His son, Kyle, made the biggest shot of the game, a beat-the-clock three-pointer with 1:42 left that provided a 64-60 lead. The host Phantoms had cut a 12-point second-half deficit to 61-60, led by their own shooting star, Praghnoor Singh, whose quick trigger produced eight threes and 26 points.
Kennedy-Gay attempted a three and had his shot blocked, but the ball fortuitously bounced right to McKee, who drilled his trey as the shot-clock buzzer sounded. “We were pretty tentative by that point.
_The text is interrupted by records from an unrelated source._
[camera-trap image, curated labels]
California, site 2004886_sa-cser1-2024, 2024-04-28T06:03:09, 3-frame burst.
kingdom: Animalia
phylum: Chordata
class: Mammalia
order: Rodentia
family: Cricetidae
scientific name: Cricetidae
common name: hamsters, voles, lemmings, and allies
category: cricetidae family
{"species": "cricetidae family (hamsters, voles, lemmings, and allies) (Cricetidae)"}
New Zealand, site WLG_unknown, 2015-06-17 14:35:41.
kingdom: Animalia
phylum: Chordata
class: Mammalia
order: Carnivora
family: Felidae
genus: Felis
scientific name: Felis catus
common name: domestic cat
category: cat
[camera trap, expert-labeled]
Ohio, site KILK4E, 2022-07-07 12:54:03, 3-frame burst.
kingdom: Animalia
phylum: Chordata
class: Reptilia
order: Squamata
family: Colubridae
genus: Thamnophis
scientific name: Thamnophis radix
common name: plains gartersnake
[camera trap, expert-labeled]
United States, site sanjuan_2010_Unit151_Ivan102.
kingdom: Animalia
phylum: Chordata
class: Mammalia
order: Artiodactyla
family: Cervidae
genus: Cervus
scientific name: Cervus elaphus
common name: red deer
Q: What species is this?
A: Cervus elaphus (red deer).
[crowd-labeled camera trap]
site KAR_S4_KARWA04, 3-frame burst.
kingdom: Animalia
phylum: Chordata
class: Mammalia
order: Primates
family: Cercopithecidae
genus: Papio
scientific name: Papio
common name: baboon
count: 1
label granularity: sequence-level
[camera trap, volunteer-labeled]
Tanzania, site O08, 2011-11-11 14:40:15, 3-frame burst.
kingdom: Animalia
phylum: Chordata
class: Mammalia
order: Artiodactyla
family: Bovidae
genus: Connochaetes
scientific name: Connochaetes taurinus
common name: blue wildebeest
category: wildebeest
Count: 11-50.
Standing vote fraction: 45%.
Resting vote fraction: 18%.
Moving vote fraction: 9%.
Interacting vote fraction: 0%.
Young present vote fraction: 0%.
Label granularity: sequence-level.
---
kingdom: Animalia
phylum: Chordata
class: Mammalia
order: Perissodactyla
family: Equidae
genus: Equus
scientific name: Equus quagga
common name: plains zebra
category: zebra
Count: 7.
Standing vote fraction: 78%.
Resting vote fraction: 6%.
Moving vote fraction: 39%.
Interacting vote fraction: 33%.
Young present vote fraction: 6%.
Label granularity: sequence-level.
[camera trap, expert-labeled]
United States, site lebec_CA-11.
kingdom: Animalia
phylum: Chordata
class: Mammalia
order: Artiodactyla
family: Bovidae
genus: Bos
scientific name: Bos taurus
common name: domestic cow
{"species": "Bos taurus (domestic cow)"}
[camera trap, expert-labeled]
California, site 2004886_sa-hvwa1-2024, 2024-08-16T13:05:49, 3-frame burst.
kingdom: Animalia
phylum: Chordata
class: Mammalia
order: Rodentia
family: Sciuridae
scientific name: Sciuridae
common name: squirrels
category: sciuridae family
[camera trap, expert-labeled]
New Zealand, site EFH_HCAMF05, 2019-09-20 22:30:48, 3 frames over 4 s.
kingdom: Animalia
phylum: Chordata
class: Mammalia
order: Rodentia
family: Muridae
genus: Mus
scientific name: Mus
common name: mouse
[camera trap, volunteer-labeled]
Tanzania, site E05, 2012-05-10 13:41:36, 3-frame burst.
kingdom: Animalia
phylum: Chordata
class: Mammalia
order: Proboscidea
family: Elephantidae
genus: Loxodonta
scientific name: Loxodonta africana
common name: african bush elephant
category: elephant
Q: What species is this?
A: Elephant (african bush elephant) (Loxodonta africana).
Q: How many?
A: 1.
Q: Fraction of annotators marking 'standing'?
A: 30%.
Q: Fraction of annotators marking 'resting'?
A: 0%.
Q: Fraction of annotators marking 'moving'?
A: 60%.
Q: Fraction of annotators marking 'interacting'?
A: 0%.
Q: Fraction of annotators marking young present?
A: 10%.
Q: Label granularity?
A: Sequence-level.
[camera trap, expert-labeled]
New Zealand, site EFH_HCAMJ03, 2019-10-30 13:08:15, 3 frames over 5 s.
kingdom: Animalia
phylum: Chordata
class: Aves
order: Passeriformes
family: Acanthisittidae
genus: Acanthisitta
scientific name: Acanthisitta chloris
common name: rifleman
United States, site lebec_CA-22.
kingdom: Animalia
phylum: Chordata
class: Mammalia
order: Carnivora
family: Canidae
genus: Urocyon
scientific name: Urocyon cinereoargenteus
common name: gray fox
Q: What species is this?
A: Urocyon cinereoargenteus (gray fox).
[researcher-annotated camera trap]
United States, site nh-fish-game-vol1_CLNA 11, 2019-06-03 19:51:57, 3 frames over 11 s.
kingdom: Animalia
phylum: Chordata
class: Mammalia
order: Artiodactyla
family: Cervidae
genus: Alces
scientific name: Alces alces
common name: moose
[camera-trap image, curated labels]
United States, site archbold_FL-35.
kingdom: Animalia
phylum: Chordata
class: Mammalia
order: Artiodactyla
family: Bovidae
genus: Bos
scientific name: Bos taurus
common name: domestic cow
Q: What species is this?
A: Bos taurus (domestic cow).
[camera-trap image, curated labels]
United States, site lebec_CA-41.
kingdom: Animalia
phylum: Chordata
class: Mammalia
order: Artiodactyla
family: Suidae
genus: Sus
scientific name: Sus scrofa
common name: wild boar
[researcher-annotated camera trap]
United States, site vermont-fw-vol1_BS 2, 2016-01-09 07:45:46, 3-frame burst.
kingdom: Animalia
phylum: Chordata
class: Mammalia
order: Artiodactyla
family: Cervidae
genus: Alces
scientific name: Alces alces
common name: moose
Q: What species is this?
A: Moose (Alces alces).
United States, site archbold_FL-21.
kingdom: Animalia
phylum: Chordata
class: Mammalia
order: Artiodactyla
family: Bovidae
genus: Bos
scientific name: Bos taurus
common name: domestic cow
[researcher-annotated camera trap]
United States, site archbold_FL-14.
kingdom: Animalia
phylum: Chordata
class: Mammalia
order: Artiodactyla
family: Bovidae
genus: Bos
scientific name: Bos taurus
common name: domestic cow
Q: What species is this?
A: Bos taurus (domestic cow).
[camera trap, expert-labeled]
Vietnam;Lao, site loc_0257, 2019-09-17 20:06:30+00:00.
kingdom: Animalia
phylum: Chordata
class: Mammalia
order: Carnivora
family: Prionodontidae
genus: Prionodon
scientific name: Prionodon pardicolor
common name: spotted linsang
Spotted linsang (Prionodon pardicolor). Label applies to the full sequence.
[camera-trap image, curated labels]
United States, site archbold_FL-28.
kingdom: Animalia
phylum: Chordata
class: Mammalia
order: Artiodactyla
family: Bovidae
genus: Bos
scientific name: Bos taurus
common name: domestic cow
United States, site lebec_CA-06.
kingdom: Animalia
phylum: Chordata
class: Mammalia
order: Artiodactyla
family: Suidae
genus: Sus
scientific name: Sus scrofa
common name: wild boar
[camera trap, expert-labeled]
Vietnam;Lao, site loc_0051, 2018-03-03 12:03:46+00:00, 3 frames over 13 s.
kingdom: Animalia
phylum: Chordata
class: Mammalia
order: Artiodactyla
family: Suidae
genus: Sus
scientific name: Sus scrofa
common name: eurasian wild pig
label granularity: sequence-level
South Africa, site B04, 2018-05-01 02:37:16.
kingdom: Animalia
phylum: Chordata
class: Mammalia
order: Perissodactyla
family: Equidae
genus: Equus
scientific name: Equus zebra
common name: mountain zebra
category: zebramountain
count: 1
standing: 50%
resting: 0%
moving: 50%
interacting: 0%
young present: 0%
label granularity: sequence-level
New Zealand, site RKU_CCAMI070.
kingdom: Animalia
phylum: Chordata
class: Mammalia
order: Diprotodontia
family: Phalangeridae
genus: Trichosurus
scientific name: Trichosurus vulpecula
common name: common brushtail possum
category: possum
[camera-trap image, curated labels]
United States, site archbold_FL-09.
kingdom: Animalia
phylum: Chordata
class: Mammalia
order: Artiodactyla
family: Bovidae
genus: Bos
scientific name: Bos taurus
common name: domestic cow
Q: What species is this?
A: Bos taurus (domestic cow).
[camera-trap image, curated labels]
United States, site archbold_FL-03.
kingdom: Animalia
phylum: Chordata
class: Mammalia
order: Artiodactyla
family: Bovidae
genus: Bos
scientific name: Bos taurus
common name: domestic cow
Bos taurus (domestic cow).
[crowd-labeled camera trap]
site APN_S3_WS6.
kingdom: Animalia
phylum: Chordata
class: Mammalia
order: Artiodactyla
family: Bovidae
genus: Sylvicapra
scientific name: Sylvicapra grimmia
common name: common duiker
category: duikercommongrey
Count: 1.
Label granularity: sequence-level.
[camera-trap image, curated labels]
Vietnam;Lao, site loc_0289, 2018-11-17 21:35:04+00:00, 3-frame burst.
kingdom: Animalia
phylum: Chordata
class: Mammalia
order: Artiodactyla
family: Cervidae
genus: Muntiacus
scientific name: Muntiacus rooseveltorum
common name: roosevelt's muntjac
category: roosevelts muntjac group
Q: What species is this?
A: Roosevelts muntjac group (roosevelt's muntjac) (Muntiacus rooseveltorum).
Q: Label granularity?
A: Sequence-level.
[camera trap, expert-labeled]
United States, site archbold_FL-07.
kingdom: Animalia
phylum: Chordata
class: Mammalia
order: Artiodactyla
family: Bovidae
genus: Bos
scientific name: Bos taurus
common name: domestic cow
We just wanted the game to end,” Bill McKee said. “Kyle’s shot got the momentum back.”
Kennedy-Gay iced it with — naturally — a step-back three with 46 seconds left that made it 69-60 and helped the first-place Bonackers (8-1) drop the Phantoms to 6-2. Brandon Johnson contributed a double-double for East Hampton (12 points, 13 rebounds), and Ka’sean Watlington scored 13 for Bayport-Blue Point.
“Kyle and Brandon know that if they’re open, they can shoot it,” Bill McKee said. “The only time I get on them is when they don’t shoot enough.”
The coach was well aware of the time his backcourt duo put in with the new toy last summer. “They were up and shooting by six o’clock in the morning,” he said. “When you see them work hard like that, how can you tell them not to shoot?”
They have turned Dr. Dish into Dr. Swish.